WHAT THIS TASK INVOLVES: Please pull out every line in the records below that contains the word "white". Case counts, so skip any line where it appears with different capitalization.

DATA ROWS:
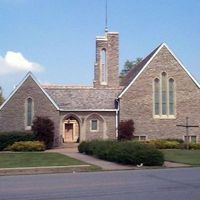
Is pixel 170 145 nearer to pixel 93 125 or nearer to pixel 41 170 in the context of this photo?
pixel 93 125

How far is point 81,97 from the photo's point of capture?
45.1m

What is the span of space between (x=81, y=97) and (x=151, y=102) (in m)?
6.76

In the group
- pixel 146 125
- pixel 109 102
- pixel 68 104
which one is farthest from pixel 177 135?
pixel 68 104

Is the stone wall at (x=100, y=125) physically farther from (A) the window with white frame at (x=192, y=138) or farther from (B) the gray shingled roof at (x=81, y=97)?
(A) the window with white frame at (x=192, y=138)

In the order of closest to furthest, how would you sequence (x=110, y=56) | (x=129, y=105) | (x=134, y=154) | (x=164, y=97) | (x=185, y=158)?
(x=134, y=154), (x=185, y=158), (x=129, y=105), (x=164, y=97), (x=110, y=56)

* * *

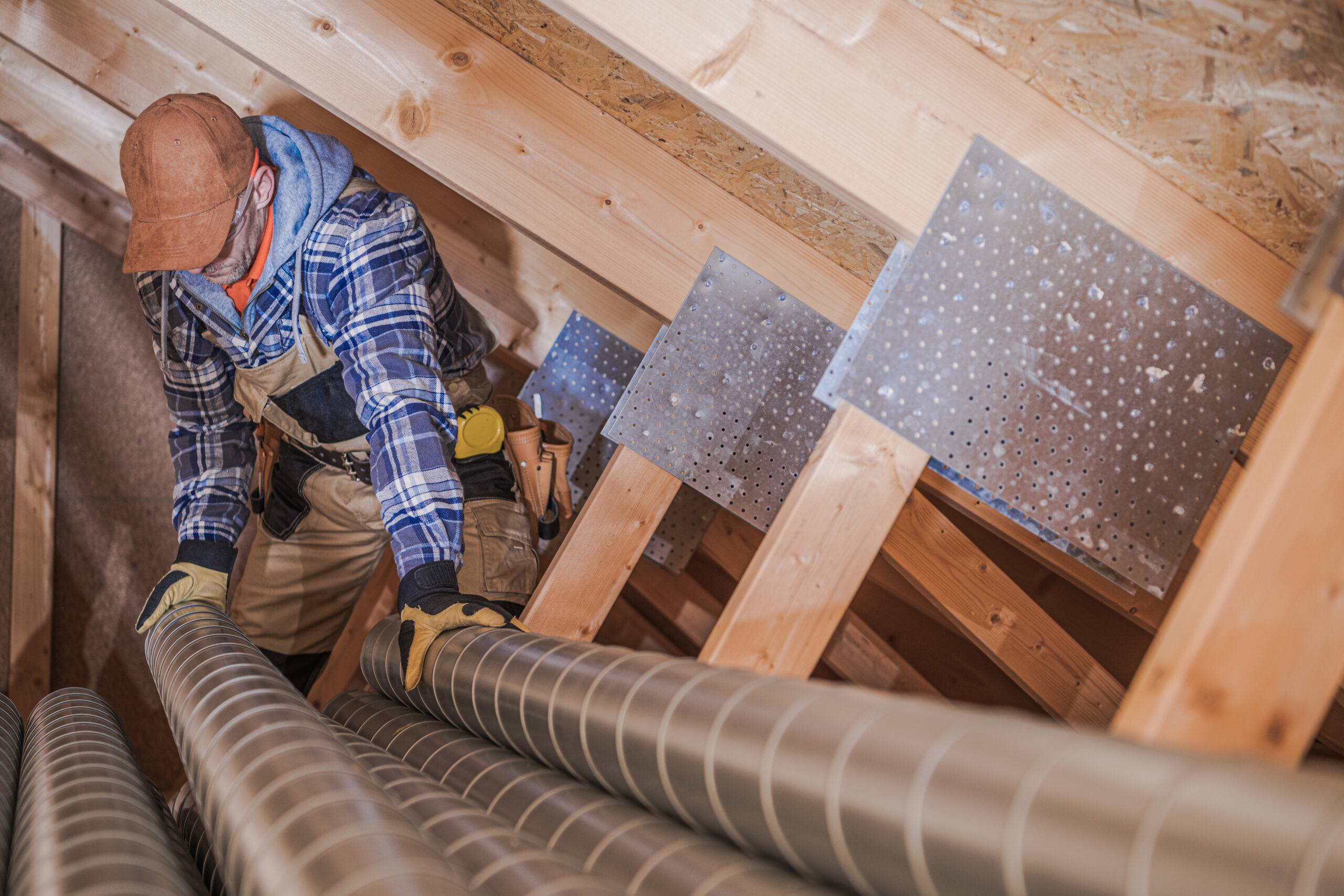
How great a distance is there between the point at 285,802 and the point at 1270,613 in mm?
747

--

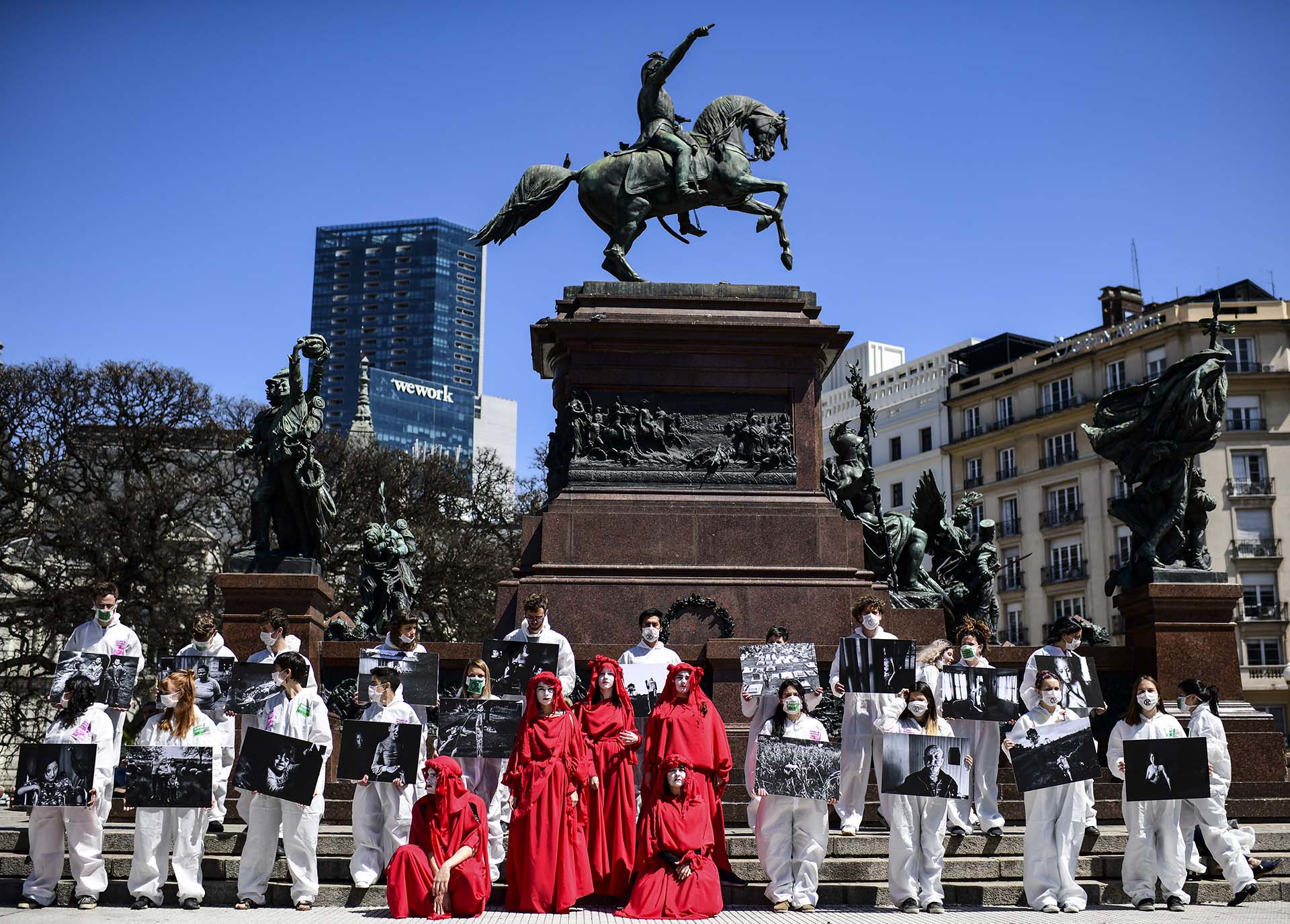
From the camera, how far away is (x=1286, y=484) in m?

REPLY TO THE EXERCISE:
Is the stone wall at (x=100, y=125) physically farther from (A) the window with white frame at (x=192, y=138) or farther from (B) the gray shingled roof at (x=81, y=97)?
(A) the window with white frame at (x=192, y=138)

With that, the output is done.